_ЗАДАНИЕ A_. Перепишите без изменений все строки блока 1, не включая в ответ изображения.

_ИССЛЕДУЕМЫЙ ТЕКСТ_.

Главная > Выпуск № 5 > Столичные амбиции Георгия Исаакяна

Ольга Розанова

Столичные амбиции Георгия Исаакяна

«Столичный театр в нестоличном городе» – так формулирует стратегическую задачу Георгий Исаакян – художественный руководитель Пермского академического театра оперы и балета имени Чайковского. Возможно ли осуществить столь амбициозное намерение в театре со скромным бюджетом, отдаленном от культурных столиц на тысячи километров? Оказывается, возможно, если за дело берется человек энергичный, упорный и талантливый. К тому же Исаакяну есть на что опереться: в плане «столичности» пермский театр имеет солидный опыт. Когда десятилетия назад в опере царил Эмиль Пасынков, а в балете – Николай Боярчиков и Владимир Салимбаев, наши театральные столицы не без зависти оглядывались на Пермь. В ту пору прогремела на весь мир и местная балетная школа. Кстати, пермская балетная труппа – единственная в стране – формируется исключительно из выпускников собственного хореографического училища. Однако на исходе прошедшего столетия времена коренным образом изменились, и сегодня, чтобы выпустить новый спектакль, необходима помощь спонсоров. Предприимчивому худруку удается такую помощь находить, тратя на организационные хлопоты силы и время, отнятые у творческой работы. Зато «столичность», иначе говоря, первоклассное по всем параметрам качество продукции – налицо.

_СТРОКИ ДАННЫХ_.
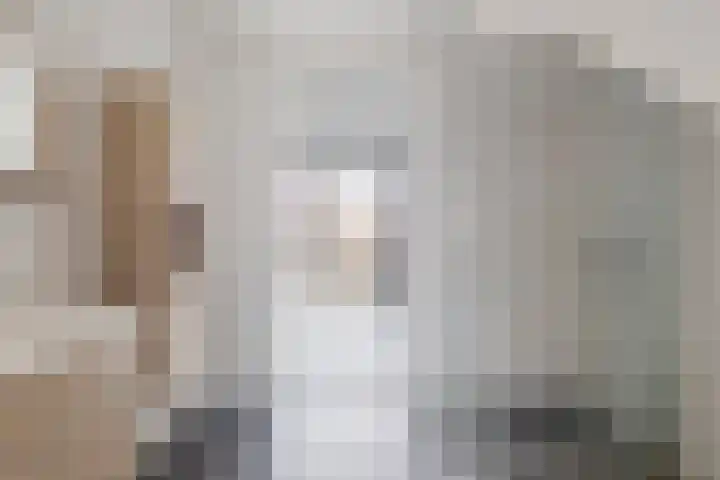 Dokter Bernhardistraat 18 Stavenisse thumbnail 18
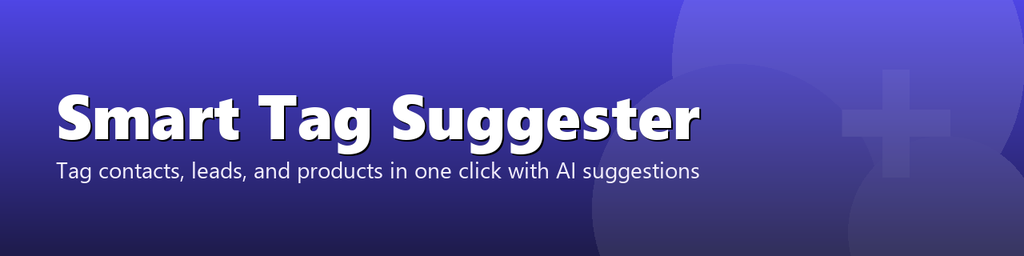 banner.png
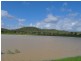 Biboohra QLD 4880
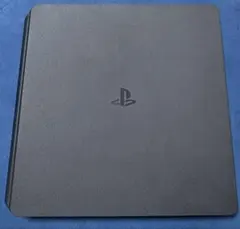 【外箱あり】Play Station 4 CUH-2000A
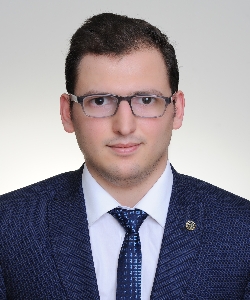 MUSTAFA AÇIKGÖZ
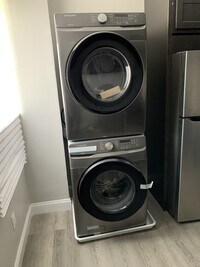 2705 Ashland Ave photo'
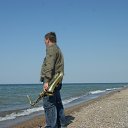 ���� �����, �����������, 61 ��� - ��������� 27 ������ 2014 � ������ ������������ 2014�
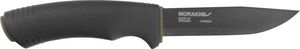 Morakniv Nóż Bushcraft Survival czarny uniwersalny 2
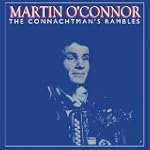 The Connachtman's Rambles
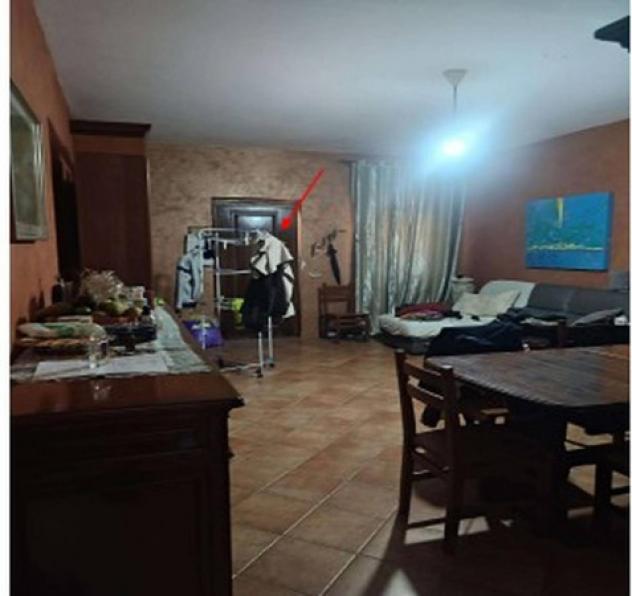 Immobile in asta di 143 m² in vendita a Cisterna di Latina - Foto 8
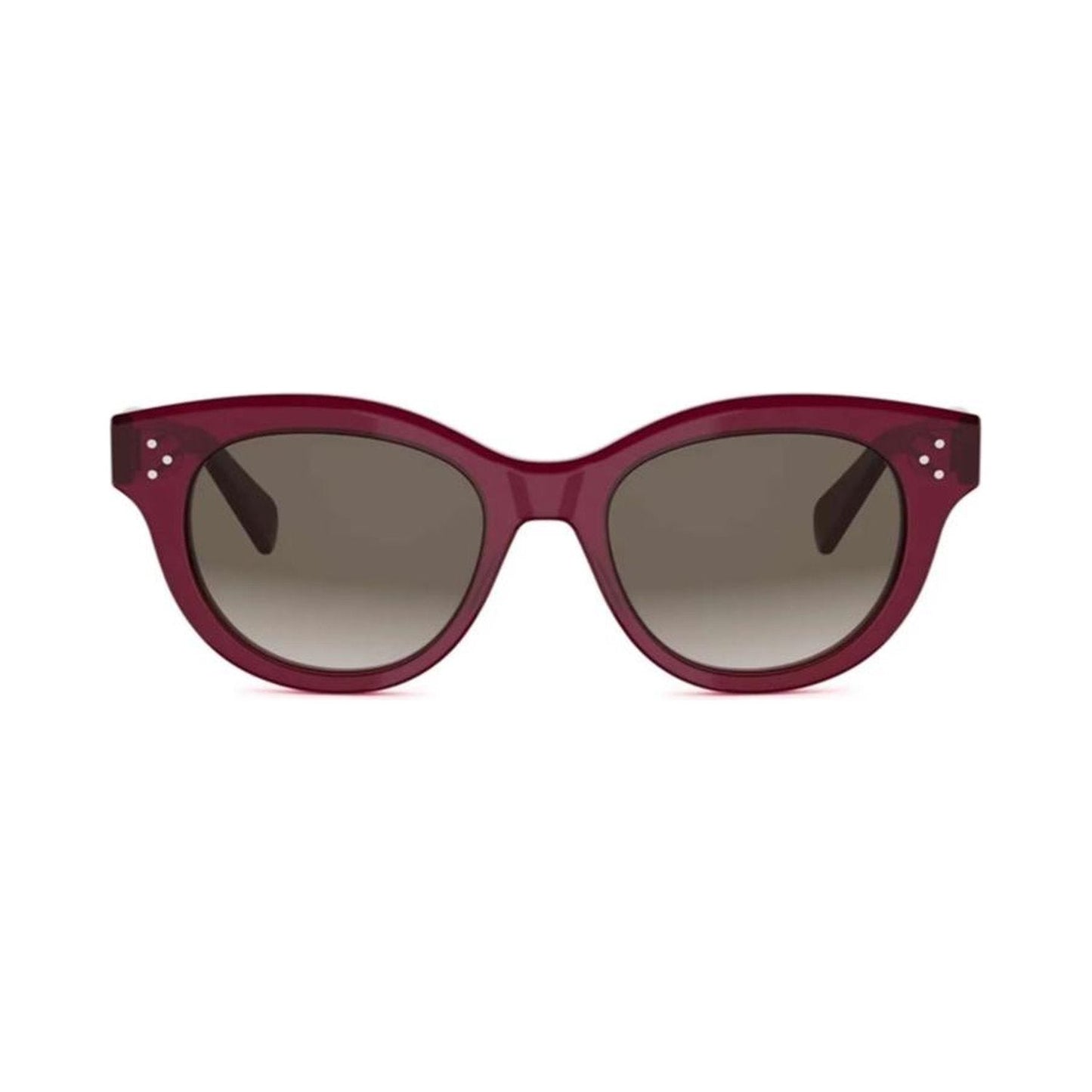 Bollé FELD 03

_ЗАДАНИЕ B_. Соответствуют ли статье о Георгии Исаакяне следующие утверждения? Ответьте «да» или «нет» на каждое и приведите точную цитату из статьи, которая это решает. (i) Пермская балетная труппа набирается только из выпускников собственного хореографического училища. (ii) Георгий Исаакян занимает в театре должность главного дирижера. (iii) Сегодня для выпуска нового спектакля помощь спонсоров не требуется.

_ОТВЕТ A_.
 Dokter Bernhardistraat 18 Stavenisse thumbnail 18
 banner.png
 Biboohra QLD 4880
 【外箱あり】Play Station 4 CUH-2000A
 MUSTAFA AÇIKGÖZ
 2705 Ashland Ave photo'
 ���� �����, �����������, 61 ��� - ��������� 27 ������ 2014 � ������ ������������ 2014�
 Morakniv Nóż Bushcraft Survival czarny uniwersalny 2
 The Connachtman's Rambles
 Immobile in asta di 143 m² in vendita a Cisterna di Latina - Foto 8
 Bollé FELD 03

_ОТВЕТ B_.
(i) Да: «пермская балетная труппа – единственная в стране – формируется исключительно из выпускников собственного хореографического училища».
(ii) Нет: «Георгий Исаакян – художественный руководитель Пермского академического театра оперы и балета имени Чайковского».
(iii) Нет: «сегодня, чтобы выпустить новый спектакль, необходима помощь спонсоров».